== TEXT ==
++++++++++

But life here in the Boudha Stupa area is a bit more fun than most reports of life elsewhere. When your dimension is collapsing, it is a real plus to be surrounded by folks who are already halfway into another dimension.
Joseph Campbell said that when a person is no longer directed by and mentally immersed in the history of his or her carnal body, but is rather directed by and immersed in the Consciousness that informs that body, then the suffering of that ego driven carnal self no longer has anything to do with this person’s experience of life. Although conditions outside of self stay the same, a change of perspective, perception, and focus can actually make the suffering disappear from the way we experience those conditions.
Identifying with the dimension of consciousness cancels a lot of problems that we employ by identifying with our so-called normal egoistic frame of reference. Mr. Campbell said that it is as if the shackles fall off while never leaving your wrists—like being free in bondage. A common old expression states a similar notion as, “head in the clouds with feet on the ground.” George Harrison nailed open the door to all this for us by saying quite often that, “It’s all in your mind.”
A very high percentage of the people here understand and live by these ideas. There are over a thousand monks and nuns in this small neighborhood. They spend more time dwelling in that Universal Consciousness than in their carnal, ego-based history. They radiate what the Buddhists call Loving Kindness. It is considered to be the base station of both human and universal nature. The entire population of the neighborhood absorbs a lot of what the robed people radiate. That general public then radiates love and support back to the monks, nuns, and each other as well as toward any and all living things.
This kind and loving way of life makes sense, and it is nothing new. It has been voiced in one form or another by sages, shamans, and other emotional scholars around the world for thousands of years. Generating a state of Loving Kindness and psychological freedom by identifying with the Universal, instead of identifying with the strictly and restrictively personal, has major advantages. It provides the practitioner with great inner strength as well as a ticket to ride with happy freedom’s essential sibling components—altruism, compassion, and universal connectedness. These qualities are the building blocks for a happier life.
Knowing that a mind free and strong enough to transcend conventional, mundane thought is the base station for happiness is not enough. Just knowing about this state of mind is a very different thing than consistently practicing and actively embodying it enough to internalize its benefits, and become skillful in sharing those benefits with others.
It doesn’t take a shaman to see that we are on the edge of some very deep shit, folks. It is more important now than it has ever been to practice the transcendence that will actually bring transition. Knowing about it won’t save us. Embodying it, becoming it, and then consistently being it, will.
Knowing that we need food to live will not keep us alive if we don’t shop, cook, and eat.
MORE TO COME ON Nepal, photos of ancient spiritual and historical sites, people, culture, then the continuing trip around the world, and more—if you want it. If not let me know and I will take you off the mailing list right away.
***If you missed the Introduction to the book that will be titled Temple Dog Soldier and contains the above chapter, or would like to see several other chapters that are available for free online, go to the Puppy website Blog section at www.fearlesspuppy.info or contact me directly at jahbuddha13@hotmail.com This is a book in progress. You are reading it as it is being created! Just like you, I don’t know what the next chapter is going to be about until it is written. As the Intro will tell you, this is a totally true story—and probably the only book ever written about and by a corpse traveling around the world!

++++++++++

== JOBS ==
(A) In the Boudha Stupa text, how many monks and nuns live in the small neighborhood?
(B) List the components that the Boudha Stupa text calls happy freedom's essential siblings.
(C) From the Boudha Stupa text, return the section that begins at the words "It doesn’t take" and ends after the words "cook, and eat.".

== EXTRACTED ENTRIES ==
++++++++++

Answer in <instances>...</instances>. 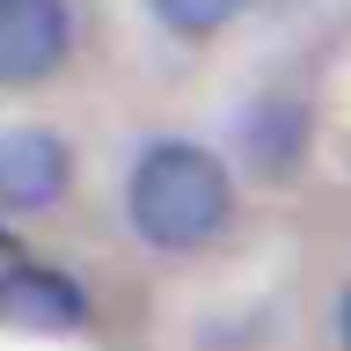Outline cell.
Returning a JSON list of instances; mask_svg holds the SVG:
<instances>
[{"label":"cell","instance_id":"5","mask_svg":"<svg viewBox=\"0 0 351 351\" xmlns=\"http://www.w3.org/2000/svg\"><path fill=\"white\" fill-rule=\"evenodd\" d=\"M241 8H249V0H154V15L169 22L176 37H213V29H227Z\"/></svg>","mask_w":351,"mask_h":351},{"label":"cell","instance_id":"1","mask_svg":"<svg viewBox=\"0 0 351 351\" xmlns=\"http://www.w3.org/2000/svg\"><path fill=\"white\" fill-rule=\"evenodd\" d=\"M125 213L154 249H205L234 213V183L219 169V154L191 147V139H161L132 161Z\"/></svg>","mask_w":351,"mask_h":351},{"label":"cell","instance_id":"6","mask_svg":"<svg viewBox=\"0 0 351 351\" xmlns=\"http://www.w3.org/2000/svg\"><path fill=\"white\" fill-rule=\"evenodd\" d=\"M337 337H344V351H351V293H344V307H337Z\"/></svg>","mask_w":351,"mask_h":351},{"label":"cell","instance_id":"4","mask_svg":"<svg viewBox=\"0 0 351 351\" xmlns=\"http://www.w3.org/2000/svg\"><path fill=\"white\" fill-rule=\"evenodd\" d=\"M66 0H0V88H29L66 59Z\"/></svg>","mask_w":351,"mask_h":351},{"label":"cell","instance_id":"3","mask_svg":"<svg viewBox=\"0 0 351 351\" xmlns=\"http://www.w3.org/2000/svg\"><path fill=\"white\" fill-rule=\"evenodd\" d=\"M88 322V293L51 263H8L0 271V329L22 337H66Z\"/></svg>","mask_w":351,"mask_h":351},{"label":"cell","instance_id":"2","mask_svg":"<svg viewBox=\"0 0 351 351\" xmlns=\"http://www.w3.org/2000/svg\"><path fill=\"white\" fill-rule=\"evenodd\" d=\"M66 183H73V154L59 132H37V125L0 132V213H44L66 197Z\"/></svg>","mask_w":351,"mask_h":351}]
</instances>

++++++++++

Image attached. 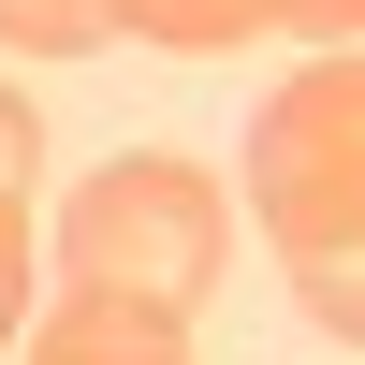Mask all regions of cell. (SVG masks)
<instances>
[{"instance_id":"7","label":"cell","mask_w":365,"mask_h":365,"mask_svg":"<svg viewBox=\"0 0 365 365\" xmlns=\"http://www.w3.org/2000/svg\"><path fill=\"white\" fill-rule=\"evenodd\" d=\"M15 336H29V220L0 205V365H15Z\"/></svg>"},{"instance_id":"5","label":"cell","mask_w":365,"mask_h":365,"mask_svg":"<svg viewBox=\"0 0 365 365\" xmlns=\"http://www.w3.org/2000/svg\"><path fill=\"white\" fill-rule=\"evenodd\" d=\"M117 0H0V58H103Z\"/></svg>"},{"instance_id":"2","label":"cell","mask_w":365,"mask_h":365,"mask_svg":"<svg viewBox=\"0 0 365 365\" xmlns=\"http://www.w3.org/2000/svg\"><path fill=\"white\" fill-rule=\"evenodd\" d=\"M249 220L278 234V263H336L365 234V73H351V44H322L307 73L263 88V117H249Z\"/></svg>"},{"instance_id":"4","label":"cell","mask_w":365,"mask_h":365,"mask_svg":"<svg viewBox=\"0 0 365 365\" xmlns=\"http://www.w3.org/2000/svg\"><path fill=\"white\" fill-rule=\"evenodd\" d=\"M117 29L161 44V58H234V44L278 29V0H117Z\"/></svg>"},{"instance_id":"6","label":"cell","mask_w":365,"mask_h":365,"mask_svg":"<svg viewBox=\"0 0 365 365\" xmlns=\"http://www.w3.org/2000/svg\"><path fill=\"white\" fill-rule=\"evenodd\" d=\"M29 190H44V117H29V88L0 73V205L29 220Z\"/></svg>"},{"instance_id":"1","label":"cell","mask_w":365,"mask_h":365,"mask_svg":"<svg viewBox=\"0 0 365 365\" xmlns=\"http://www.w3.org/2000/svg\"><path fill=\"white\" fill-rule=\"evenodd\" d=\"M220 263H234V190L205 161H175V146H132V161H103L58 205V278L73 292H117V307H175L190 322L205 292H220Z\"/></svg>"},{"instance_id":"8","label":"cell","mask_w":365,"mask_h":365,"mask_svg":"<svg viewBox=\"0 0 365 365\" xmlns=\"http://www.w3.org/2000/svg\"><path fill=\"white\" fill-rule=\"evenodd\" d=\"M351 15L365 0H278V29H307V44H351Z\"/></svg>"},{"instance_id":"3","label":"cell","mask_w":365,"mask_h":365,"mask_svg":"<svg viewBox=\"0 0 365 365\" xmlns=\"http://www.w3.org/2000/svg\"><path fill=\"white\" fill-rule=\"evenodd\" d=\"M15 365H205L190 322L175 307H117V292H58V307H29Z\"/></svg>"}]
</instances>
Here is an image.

++++++++++

== SOLUTIONS PER TASK ==
(A) Over a thousand.

(B) Altruism, compassion, and universal connectedness.

(C)
It doesn’t take a shaman to see that we are on the edge of some very deep shit, folks. It is more important now than it has ever been to practice the transcendence that will actually bring transition. Knowing about it won’t save us. Embodying it, becoming it, and then consistently being it, will.
Knowing that we need food to live will not keep us alive if we don’t shop, cook, and eat.